Once you know what is causing your stress, start taking steps to remedy the situation.  You will continue to feel this stress until you either solve the problem, or learn to live with it.  While confronting the problem, could be difficult and unpleasant, it is better (for your health) than letting the problem persist, and allowing the stress to consume you.
Talk to your friends and family about your stress.  Sometimes just the act of talking about it helps to alleviate the tension.  Also, since they know you, they may be able to give you some useful advice.  If nothing else, it is healthy to have the people close to you understand what you are going through.
Find a stress buster that works for you.  What makes you feel relaxed?  Is it taking your dog for a walk? Going for a run? Painting a picture?

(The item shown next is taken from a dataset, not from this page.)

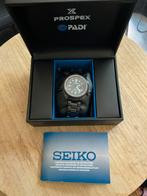 Seiko Prospex King Turtle Automaat, Sieraden, Tassen en Uiterlijk, Seiko, Staal, Polshorloge, Ophalen of Verzenden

Going out with friends?   Doing yoga?  Taking a small break from your stress by doing something that you enjoy can sometimes provide you with the strength that you need to assess and solve your problem.
Every job has stress.  It is just the nature of our busy world.  The trick is to keep it under control and don’t be overcome by it.  Be aware of your triggers, and take action whenever they are present.  Most importantly, be kind to yourself.   If you put so much pressure on yourself that you make yourself miserable and sick, are the rewards worth the damage that you are doing to your relationships and your health?